With hundreds of millions of Americans practicing social distancing or following shelter-in-place guidelines, real estate professionals were left with no choice but to turn to virtual home tours and other online alternatives.
And while a recent survey of US marketing professionals revealed that virtual events, including virtual home tours, will most likely be the norm in a post-pandemic world, real estate expert Barbara Corcoran predicts that they won’t completely replace in-person house tours. Nonetheless, it remains incredibly important for real estate professionals to know the ins and outs of creating an effective virtual home tour. Here are some tips that you can take inspiration from:
Stage Your Home
Imagining how a house would look once all of your stuff is inside is already something that’s hard to do for potential buyers during traditional open houses. What more if it’s a virtual tour? That being said, it is then crucial for real estate professionals to strike the perfect balance when staging a home. Remember to provide familiar forms and functions that can further accentuate the features of a home and not draw attention away from them.
Have a Game Plan
Similar to a traditional house tour, you would want to showcase the best features of the house you are selling. To ensure that you don’t leave out any of them, make a list of all of the rooms you want to include in your virtual tour. Then, walk through each one and plan where you’ll be placing your equipment. Choose a spot that will enable your camera to pick up most, if not all, of the details of a given room.
Select Your Gear
For an immersive home tour, having a 360-degree view of the whole listing is the most effective way to go. To make the footage clear and steady, you will need a tripod that has a built-in bubble level to reduce blur and achieve consistent lines and angles. The camera equipment must also be Bluetooth compatible. The good news is that much of the video equipment on the market is designed for live broadcasting, with multiple cameras live streaming devices allowing users to broadcast their video to three destinations simultaneously. This allows you to save time and money by creating a viewing that more than one person or family can engage in. These devices can also be linked to five cameras that can be dotted around the house for extra angles. You would also need dependable cameras, so take the time to look at in-depth reviews and make sure to compare prices, features, resolution depth, and battery life, among others.
Edit Your Footage
If you will be filming a walkthrough and then sending the video out, one of the most crucial steps to making a compelling virtual tour is the editing. After all, the connection and amazement that potential buyers would feel towards a house would heavily depend on the virtual tour you’ve curated and edited. To ensure that you are able to present homes in the best way possible, pay close attention to transitions and special effects. Avoid excessive animation features that may take the audience’s focus away from the house. It would also be in your best interest to pick a reliable virtual tour software and editing tool that you can easily get yourself familiar with.
Pay Attention to Lighting
As with any other form of media content that relies on cameras, lighting is important. Whether you are creating a virtual tour or taking a walkthrough video, opt to do it during the daytime. Bring as much natural light as you possibly can into a home by pulling back the curtains, drawing the blinds up, and opening doors. For rooms that can’t accommodate a good amount of natural light, turn on the lights to brighten them up.

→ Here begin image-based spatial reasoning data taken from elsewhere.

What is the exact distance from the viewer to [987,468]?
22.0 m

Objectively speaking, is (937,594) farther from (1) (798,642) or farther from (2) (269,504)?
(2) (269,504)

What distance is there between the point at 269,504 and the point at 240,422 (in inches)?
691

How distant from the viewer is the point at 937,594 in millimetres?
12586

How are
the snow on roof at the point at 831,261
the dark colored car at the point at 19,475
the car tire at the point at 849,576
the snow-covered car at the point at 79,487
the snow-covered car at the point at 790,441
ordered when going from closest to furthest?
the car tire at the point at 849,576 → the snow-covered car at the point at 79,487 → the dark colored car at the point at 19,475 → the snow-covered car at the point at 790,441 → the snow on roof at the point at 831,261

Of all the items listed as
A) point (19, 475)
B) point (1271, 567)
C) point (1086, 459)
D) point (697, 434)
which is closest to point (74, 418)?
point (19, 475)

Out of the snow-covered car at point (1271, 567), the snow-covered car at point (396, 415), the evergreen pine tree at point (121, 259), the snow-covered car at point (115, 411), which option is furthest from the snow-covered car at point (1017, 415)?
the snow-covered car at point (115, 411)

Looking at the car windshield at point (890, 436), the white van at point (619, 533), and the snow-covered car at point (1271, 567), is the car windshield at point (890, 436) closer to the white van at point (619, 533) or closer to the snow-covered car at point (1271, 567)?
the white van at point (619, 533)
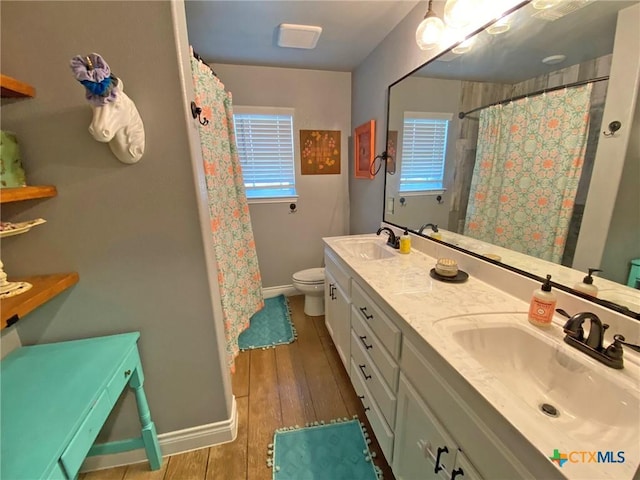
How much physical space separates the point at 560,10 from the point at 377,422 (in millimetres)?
1793

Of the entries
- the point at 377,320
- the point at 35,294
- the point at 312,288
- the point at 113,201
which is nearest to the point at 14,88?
the point at 113,201

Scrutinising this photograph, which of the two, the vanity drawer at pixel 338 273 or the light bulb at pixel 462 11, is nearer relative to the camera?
the light bulb at pixel 462 11

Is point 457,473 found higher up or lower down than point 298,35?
lower down

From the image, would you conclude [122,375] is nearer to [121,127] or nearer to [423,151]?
[121,127]

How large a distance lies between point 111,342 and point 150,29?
1.22m

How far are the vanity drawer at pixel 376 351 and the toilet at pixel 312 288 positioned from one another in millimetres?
945

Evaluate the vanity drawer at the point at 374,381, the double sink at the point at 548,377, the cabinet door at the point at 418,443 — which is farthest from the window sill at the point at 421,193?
the cabinet door at the point at 418,443

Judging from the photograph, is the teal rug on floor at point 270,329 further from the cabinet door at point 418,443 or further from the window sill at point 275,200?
the cabinet door at point 418,443

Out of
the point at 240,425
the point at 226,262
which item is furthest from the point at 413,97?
the point at 240,425

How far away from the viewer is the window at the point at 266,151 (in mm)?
2592

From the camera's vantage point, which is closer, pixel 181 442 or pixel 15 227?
pixel 15 227

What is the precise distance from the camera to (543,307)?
2.88ft

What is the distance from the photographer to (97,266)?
1.10m

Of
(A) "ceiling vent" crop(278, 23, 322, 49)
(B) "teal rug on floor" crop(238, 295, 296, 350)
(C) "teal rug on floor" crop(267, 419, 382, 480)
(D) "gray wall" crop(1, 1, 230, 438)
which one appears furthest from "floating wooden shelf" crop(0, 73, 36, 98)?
(B) "teal rug on floor" crop(238, 295, 296, 350)
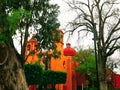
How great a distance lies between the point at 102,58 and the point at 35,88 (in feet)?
50.5

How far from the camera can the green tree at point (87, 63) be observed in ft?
184

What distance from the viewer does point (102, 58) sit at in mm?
38562

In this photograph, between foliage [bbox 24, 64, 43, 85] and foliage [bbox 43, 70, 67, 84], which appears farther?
foliage [bbox 43, 70, 67, 84]

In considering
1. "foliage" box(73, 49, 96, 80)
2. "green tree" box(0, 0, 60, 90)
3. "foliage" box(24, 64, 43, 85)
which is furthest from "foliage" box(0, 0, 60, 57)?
"foliage" box(73, 49, 96, 80)

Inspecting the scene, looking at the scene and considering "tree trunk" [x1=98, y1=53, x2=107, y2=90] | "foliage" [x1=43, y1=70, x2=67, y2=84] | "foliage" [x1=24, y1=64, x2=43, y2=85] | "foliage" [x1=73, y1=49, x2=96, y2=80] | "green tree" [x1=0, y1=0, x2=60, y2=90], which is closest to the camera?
"green tree" [x1=0, y1=0, x2=60, y2=90]

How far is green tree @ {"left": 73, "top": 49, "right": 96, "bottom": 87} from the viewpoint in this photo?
184ft

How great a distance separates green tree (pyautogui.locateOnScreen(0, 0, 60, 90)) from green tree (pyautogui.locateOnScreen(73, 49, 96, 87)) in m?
27.3

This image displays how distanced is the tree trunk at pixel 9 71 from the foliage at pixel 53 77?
22.4 m

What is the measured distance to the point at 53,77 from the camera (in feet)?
156

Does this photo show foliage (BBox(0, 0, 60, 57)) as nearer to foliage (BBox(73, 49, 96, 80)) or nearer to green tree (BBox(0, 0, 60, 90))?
green tree (BBox(0, 0, 60, 90))

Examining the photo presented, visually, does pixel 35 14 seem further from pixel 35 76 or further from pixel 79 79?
pixel 79 79

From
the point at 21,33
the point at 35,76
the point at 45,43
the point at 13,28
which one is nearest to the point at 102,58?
the point at 35,76

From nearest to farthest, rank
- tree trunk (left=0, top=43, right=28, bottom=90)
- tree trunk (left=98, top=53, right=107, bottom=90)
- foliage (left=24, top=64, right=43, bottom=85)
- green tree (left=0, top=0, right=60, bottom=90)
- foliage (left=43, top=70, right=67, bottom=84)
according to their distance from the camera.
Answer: green tree (left=0, top=0, right=60, bottom=90)
tree trunk (left=0, top=43, right=28, bottom=90)
tree trunk (left=98, top=53, right=107, bottom=90)
foliage (left=24, top=64, right=43, bottom=85)
foliage (left=43, top=70, right=67, bottom=84)

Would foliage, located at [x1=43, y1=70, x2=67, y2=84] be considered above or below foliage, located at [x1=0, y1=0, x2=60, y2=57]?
below
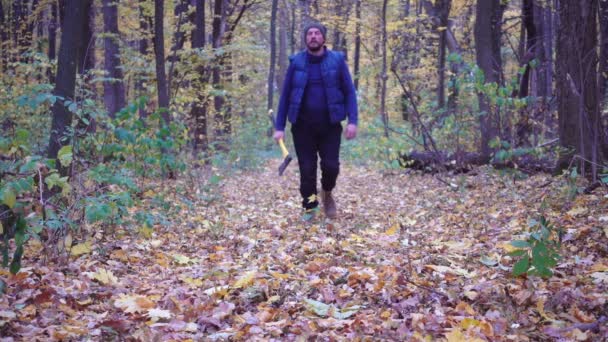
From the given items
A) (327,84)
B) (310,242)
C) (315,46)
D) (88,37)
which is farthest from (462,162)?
(88,37)

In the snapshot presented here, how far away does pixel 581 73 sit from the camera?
593cm

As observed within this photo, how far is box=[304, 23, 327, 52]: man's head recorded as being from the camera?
6.48 metres

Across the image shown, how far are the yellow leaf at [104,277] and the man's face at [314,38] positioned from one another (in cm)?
368

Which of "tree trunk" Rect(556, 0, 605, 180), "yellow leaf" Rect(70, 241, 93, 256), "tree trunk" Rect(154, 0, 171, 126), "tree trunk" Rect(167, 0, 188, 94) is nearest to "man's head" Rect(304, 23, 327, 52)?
"tree trunk" Rect(556, 0, 605, 180)

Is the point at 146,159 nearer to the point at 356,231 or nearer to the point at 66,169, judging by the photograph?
the point at 66,169

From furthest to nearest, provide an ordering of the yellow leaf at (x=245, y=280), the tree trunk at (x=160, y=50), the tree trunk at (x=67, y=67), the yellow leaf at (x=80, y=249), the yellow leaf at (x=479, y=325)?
1. the tree trunk at (x=160, y=50)
2. the tree trunk at (x=67, y=67)
3. the yellow leaf at (x=80, y=249)
4. the yellow leaf at (x=245, y=280)
5. the yellow leaf at (x=479, y=325)

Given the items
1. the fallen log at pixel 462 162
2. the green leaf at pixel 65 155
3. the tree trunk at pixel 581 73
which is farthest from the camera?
the fallen log at pixel 462 162

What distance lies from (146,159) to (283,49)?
26.1 metres

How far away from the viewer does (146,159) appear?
6.45 m

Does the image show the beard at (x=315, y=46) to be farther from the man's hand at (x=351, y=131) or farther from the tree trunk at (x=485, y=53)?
the tree trunk at (x=485, y=53)

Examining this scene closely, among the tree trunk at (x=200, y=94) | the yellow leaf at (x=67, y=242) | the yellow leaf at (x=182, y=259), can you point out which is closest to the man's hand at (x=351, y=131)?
the yellow leaf at (x=182, y=259)

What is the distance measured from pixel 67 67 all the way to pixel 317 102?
8.64 ft

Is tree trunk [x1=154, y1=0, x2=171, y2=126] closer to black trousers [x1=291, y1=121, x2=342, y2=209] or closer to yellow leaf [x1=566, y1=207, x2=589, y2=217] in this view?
black trousers [x1=291, y1=121, x2=342, y2=209]

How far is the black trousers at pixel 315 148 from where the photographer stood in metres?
6.69
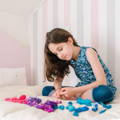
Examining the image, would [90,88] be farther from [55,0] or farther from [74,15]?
[55,0]

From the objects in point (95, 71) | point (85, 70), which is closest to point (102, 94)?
Answer: point (95, 71)

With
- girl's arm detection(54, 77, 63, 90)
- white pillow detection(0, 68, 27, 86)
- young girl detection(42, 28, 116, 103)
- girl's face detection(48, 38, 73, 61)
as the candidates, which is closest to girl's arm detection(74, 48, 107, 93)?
young girl detection(42, 28, 116, 103)

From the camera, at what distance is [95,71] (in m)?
1.31

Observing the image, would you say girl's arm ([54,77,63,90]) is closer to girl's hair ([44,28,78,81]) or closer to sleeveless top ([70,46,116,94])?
girl's hair ([44,28,78,81])

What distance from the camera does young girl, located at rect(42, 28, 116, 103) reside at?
1.25 m

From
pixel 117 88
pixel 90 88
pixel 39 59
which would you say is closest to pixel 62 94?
pixel 90 88

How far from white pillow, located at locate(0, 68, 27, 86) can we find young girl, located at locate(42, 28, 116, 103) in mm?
397

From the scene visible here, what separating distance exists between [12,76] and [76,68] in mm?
584

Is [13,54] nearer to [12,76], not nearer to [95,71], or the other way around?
[12,76]

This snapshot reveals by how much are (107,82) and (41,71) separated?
0.76 metres

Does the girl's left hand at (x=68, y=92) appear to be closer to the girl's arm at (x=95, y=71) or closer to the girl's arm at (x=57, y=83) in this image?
the girl's arm at (x=95, y=71)

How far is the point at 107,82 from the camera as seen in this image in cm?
141

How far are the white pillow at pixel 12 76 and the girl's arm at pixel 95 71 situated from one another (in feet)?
2.32

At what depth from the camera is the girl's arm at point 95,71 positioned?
128 cm
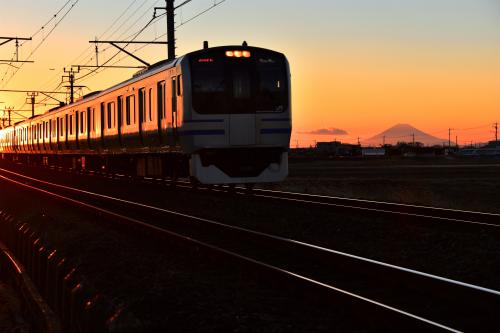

As the real estate industry adjusts to the potentially permanent changes that the ongoing crisis has caused, it is essential for real estate professionals to learn how to create effective virtual home tours. Fortunately, this can be done by carefully staging a home, using reliable gear, having a game plan, and paying close attention to editing and lighting.
Nina French has been obsessed with the idea of virtual tours since Google Earth first became available to the public over a decade ago. Since exploring the streets of her childhood home and seeing her high school from the eyes of the great satellites in the sky, she’s always been excited to see how else we could be using this technology in our everyday lives. After being able to tour her mom and dad in her first home despite them being thousands of miles away, she’s excited to bring the opportunity to do so to anyone who needs it—realtors and consumers alike.